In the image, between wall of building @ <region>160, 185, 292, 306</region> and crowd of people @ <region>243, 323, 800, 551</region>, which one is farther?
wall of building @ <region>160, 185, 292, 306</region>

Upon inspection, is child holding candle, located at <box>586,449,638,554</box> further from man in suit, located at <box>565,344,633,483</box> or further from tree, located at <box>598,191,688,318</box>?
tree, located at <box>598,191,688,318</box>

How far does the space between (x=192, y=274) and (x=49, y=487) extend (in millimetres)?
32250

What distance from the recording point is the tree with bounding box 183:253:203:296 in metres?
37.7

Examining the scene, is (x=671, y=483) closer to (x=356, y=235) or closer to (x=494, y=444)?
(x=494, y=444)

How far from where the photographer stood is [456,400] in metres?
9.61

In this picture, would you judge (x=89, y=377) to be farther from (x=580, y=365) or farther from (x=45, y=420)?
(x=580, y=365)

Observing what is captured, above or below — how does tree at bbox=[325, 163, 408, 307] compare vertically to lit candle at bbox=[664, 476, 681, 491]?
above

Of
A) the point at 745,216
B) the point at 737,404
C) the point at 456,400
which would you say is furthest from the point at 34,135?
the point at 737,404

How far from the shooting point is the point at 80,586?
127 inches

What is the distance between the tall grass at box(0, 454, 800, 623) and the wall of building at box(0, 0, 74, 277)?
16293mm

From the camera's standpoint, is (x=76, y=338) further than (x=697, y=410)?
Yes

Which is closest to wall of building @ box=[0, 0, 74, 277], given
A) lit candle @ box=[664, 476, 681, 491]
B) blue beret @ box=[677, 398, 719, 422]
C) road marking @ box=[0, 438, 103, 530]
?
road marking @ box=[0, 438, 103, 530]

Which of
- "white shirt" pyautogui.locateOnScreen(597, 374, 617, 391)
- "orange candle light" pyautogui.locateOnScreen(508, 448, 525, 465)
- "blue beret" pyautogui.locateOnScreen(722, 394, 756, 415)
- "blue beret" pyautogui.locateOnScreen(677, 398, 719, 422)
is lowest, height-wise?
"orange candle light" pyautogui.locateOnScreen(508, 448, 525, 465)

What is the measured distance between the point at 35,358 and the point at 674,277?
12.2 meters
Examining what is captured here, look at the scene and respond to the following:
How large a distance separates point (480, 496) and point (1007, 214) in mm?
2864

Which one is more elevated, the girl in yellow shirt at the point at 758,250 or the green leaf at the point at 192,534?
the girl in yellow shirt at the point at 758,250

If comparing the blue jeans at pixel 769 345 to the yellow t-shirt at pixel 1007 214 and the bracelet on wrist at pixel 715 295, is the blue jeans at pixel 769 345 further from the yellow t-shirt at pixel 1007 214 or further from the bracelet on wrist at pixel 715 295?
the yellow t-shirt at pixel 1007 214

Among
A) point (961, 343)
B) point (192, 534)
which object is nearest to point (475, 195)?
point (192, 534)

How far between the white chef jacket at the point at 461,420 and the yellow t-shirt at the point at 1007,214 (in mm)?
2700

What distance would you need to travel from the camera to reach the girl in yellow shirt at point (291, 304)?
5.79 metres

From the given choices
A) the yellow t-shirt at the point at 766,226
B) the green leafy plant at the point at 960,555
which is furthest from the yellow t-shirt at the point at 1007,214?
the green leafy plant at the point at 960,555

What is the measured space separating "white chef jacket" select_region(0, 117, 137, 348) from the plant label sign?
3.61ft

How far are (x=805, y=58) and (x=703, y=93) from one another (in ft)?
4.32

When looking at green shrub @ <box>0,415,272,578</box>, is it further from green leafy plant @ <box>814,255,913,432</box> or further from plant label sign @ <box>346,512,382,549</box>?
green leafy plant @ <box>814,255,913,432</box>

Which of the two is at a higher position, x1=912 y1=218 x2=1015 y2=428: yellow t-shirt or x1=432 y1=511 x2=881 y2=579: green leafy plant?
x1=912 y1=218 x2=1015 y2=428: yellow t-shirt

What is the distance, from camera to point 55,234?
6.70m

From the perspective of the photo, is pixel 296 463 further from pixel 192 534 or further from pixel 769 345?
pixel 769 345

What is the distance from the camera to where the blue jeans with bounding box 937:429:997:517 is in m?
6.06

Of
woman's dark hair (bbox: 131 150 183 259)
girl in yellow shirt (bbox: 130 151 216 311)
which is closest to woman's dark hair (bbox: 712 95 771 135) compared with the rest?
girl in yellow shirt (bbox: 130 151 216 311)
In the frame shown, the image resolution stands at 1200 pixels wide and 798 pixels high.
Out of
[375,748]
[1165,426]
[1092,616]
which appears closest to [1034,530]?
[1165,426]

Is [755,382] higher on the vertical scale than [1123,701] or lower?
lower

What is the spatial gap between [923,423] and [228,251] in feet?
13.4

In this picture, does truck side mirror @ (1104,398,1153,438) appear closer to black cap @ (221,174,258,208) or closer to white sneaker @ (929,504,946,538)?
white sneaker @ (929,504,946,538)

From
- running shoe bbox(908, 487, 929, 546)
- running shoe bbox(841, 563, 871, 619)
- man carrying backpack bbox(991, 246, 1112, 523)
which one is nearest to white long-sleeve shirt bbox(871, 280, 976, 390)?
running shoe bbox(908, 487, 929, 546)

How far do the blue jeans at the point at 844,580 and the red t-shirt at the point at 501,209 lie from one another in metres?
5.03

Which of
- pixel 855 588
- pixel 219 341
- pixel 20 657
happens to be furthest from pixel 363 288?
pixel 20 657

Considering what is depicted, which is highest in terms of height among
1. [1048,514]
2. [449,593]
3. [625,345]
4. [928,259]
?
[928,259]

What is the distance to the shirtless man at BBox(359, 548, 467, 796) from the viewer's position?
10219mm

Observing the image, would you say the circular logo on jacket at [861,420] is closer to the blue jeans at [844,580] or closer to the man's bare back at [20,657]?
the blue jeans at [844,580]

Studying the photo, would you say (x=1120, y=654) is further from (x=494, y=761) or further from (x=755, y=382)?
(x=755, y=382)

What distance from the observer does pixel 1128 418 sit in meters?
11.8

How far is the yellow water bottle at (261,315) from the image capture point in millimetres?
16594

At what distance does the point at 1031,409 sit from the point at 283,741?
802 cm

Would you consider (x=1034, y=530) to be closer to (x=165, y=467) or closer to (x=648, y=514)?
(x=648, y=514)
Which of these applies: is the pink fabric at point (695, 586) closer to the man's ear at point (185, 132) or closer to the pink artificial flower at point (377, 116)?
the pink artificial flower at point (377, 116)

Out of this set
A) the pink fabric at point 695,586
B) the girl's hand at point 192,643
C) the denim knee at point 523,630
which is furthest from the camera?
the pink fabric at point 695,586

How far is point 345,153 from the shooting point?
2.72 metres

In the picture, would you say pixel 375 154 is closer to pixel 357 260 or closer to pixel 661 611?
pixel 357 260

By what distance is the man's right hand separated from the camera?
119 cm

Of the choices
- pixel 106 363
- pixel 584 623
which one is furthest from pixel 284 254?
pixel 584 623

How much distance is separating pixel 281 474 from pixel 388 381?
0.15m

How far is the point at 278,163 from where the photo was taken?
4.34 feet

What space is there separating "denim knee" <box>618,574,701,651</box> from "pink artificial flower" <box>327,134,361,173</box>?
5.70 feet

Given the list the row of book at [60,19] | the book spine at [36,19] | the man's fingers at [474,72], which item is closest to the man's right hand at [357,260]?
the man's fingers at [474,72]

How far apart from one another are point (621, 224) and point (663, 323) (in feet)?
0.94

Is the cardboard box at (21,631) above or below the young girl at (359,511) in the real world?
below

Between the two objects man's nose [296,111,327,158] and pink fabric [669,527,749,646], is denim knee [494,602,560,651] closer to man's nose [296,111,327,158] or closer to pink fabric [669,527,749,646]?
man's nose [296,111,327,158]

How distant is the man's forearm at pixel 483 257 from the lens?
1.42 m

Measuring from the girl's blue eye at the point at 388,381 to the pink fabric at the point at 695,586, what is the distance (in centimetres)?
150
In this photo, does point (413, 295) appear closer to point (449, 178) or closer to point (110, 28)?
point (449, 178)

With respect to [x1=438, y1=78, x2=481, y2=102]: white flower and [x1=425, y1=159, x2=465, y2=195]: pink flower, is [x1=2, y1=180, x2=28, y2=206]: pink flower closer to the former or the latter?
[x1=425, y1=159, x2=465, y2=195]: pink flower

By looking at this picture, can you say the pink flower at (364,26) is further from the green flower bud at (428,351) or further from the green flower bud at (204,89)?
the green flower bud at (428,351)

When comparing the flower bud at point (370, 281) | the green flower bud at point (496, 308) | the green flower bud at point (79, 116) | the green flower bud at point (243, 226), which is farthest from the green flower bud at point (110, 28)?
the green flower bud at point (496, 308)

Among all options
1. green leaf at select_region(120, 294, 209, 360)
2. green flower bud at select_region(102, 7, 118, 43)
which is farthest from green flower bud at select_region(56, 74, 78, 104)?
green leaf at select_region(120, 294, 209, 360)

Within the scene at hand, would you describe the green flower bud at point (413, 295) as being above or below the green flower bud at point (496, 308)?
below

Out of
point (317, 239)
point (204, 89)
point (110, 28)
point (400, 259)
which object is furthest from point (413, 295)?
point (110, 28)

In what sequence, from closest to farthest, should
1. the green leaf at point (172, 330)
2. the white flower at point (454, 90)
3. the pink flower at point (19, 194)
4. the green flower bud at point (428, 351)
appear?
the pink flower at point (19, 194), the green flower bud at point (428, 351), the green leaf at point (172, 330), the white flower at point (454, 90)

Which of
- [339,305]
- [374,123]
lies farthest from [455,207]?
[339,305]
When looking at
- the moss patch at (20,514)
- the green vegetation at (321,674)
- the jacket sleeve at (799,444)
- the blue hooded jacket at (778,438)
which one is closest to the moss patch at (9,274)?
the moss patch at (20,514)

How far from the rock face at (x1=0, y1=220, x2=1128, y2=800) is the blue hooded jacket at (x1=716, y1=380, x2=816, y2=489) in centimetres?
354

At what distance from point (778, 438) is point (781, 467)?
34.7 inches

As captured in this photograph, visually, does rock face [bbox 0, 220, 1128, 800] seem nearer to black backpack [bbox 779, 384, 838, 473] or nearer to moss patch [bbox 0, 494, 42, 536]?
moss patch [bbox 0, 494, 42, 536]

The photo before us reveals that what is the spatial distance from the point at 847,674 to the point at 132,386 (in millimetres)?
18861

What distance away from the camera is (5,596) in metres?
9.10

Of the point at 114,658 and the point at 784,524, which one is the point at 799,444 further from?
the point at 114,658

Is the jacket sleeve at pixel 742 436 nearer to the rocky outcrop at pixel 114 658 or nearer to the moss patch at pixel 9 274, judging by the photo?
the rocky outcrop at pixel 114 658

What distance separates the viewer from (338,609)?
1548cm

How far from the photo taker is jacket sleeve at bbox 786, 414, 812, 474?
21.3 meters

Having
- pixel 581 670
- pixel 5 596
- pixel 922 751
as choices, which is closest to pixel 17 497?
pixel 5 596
·····
WORK TO DO
For this exercise, please retype exactly the lines in the listing from the line with "How far from the rock" through its last line, both ends included.

PROBLEM SOLUTION
How far from the rock face at (x1=0, y1=220, x2=1128, y2=800) is the blue hooded jacket at (x1=716, y1=380, x2=816, y2=489) in centimetres?
354

At what distance from point (778, 438) is point (781, 467)?
34.7 inches

As captured in this photograph, visually, does rock face [bbox 0, 220, 1128, 800] seem nearer to black backpack [bbox 779, 384, 838, 473] or nearer to moss patch [bbox 0, 494, 42, 536]?
moss patch [bbox 0, 494, 42, 536]

The photo before us reveals that what is the spatial distance from the point at 847,674 to the point at 132,386 (in millimetres)?
18861

What distance away from the camera is (5,596) in metres?
9.10

Of the point at 114,658 and the point at 784,524, which one is the point at 799,444 further from?
the point at 114,658

Is the jacket sleeve at pixel 742 436 nearer to the rocky outcrop at pixel 114 658 or nearer to the moss patch at pixel 9 274, judging by the photo?
the rocky outcrop at pixel 114 658

What distance separates the viewer from (338,609)?
1548cm

How far from the photo taker is jacket sleeve at bbox 786, 414, 812, 474?
21.3 meters

Having
- pixel 581 670
- pixel 5 596
- pixel 922 751
as choices, which is closest to pixel 17 497?
pixel 5 596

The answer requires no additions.